» Task goal:
In the rows below, swap "closest to furthest" for "nearest to farthest" and give the rows again with everything else unchanged.

» Data records:

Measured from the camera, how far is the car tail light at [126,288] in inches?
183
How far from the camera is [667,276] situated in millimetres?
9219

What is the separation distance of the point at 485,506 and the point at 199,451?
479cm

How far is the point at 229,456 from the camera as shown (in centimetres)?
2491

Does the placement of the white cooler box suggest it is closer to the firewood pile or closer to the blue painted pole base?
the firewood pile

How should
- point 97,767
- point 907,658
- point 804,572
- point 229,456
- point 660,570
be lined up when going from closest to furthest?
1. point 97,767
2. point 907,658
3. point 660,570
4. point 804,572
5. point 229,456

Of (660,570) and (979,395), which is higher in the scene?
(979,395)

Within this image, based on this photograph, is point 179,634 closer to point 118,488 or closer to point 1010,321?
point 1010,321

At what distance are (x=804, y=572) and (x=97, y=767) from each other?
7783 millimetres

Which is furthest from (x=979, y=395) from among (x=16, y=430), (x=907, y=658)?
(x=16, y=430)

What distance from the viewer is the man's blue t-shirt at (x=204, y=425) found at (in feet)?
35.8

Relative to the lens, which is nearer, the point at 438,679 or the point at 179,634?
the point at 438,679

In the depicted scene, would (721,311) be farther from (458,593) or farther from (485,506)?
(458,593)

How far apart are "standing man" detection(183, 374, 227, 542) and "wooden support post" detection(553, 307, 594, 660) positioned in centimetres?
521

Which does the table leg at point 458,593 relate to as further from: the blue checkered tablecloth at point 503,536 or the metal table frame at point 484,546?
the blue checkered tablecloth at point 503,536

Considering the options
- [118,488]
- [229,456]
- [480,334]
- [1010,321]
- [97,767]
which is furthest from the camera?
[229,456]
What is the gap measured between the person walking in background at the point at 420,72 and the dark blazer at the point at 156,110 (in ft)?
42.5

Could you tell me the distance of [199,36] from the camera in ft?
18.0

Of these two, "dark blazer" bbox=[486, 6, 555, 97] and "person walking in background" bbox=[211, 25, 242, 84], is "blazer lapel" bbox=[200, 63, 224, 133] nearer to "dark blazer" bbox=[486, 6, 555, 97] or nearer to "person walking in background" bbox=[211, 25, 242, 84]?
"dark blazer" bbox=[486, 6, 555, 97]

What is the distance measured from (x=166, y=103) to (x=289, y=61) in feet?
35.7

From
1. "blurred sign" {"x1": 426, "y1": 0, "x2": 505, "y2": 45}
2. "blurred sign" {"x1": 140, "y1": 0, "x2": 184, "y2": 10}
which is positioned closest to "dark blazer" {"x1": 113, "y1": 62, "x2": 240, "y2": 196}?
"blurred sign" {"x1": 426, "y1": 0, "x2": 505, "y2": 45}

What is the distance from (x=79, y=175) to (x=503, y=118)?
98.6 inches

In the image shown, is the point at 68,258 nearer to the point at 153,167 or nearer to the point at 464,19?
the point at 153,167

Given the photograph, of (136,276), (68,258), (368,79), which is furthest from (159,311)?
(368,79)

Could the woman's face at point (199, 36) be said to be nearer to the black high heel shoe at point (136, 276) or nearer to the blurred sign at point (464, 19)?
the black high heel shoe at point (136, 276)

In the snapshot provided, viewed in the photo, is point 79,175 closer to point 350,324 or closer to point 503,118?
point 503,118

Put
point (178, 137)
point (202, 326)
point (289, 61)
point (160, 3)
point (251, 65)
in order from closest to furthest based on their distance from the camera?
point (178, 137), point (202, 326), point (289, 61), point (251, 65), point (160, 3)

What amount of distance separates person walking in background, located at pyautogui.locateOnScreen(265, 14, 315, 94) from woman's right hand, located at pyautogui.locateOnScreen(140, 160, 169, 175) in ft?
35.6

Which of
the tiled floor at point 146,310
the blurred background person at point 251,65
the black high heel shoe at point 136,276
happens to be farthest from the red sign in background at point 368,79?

» Response to the exercise:
Measured from the camera, how far is the car tail light at [126,288] in inches?
183
How far from the camera is [667,276] situated in millimetres?
9219

What is the separation distance of the point at 485,506 and the point at 199,451?
479cm

How far is the point at 229,456 from the camera as shown (in centimetres)?
2491

Does the placement of the white cooler box suggest it is closer to the firewood pile or closer to the blue painted pole base?
the firewood pile

How should
- point 97,767
- point 907,658
- point 804,572
- point 229,456
- point 660,570
be lined up when going from nearest to farthest?
1. point 97,767
2. point 907,658
3. point 660,570
4. point 804,572
5. point 229,456

Of (660,570) and (979,395), which is higher in the scene?
(979,395)

Within this image, based on this photograph, is point 179,634 closer to point 118,488 or closer to point 1010,321?
point 1010,321

At what distance are (x=804, y=572) and (x=97, y=767) from each other?
7783 millimetres

Which is furthest from (x=979, y=395) from among (x=16, y=430), (x=907, y=658)?
(x=16, y=430)

What distance from the viewer is the man's blue t-shirt at (x=204, y=425) found at (in feet)?
35.8

Relative to the lens, which is nearer, the point at 438,679 or the point at 179,634?
the point at 438,679

In the depicted scene, would (721,311) be farther from (458,593) or farther from (485,506)?
(458,593)

How far apart are "standing man" detection(183, 374, 227, 542) and "wooden support post" detection(553, 307, 594, 660) positioned in centimetres?
521

Which does the table leg at point 458,593 relate to as further from: the blue checkered tablecloth at point 503,536 or the metal table frame at point 484,546?
the blue checkered tablecloth at point 503,536

Considering the options
- [118,488]
- [229,456]
- [480,334]
- [1010,321]
- [97,767]
which is furthest from the camera?
[229,456]
What is the gap measured between the person walking in background at the point at 420,72 and the dark blazer at the point at 156,110 (in ft)?
42.5

Could you tell me the distance of [199,36] from the camera in ft?
18.0

Of these two, "dark blazer" bbox=[486, 6, 555, 97] and "person walking in background" bbox=[211, 25, 242, 84], is "blazer lapel" bbox=[200, 63, 224, 133] nearer to "dark blazer" bbox=[486, 6, 555, 97] or nearer to "person walking in background" bbox=[211, 25, 242, 84]?
"dark blazer" bbox=[486, 6, 555, 97]

What is the distance measured from (x=166, y=103) to (x=289, y=61) in feet?
35.7

From
1. "blurred sign" {"x1": 426, "y1": 0, "x2": 505, "y2": 45}
2. "blurred sign" {"x1": 140, "y1": 0, "x2": 184, "y2": 10}
which is positioned closest to "dark blazer" {"x1": 113, "y1": 62, "x2": 240, "y2": 196}?
"blurred sign" {"x1": 426, "y1": 0, "x2": 505, "y2": 45}

What is the distance from (x=79, y=175) to (x=503, y=118)?
98.6 inches

In the image shown, is the point at 68,258 nearer to the point at 153,167 or nearer to the point at 464,19?
the point at 153,167

Given the photograph, of (136,276), (68,258), (368,79), which is furthest from (159,311)?
(368,79)

Could the woman's face at point (199, 36) be said to be nearer to the black high heel shoe at point (136, 276) or nearer to the blurred sign at point (464, 19)?
the black high heel shoe at point (136, 276)

In the snapshot provided, viewed in the photo, is point 79,175 closer to point 350,324 or closer to point 503,118?
point 503,118

Put
point (178, 137)
point (202, 326)
point (289, 61)
point (160, 3)
point (251, 65)
in order from nearest to farthest based on their distance from the camera?
point (178, 137), point (202, 326), point (289, 61), point (251, 65), point (160, 3)

What amount of distance separates person walking in background, located at pyautogui.locateOnScreen(265, 14, 315, 94) from woman's right hand, located at pyautogui.locateOnScreen(140, 160, 169, 175) in ft?
35.6

Which of
the tiled floor at point 146,310
the blurred background person at point 251,65
the black high heel shoe at point 136,276
happens to be farthest from the red sign in background at point 368,79?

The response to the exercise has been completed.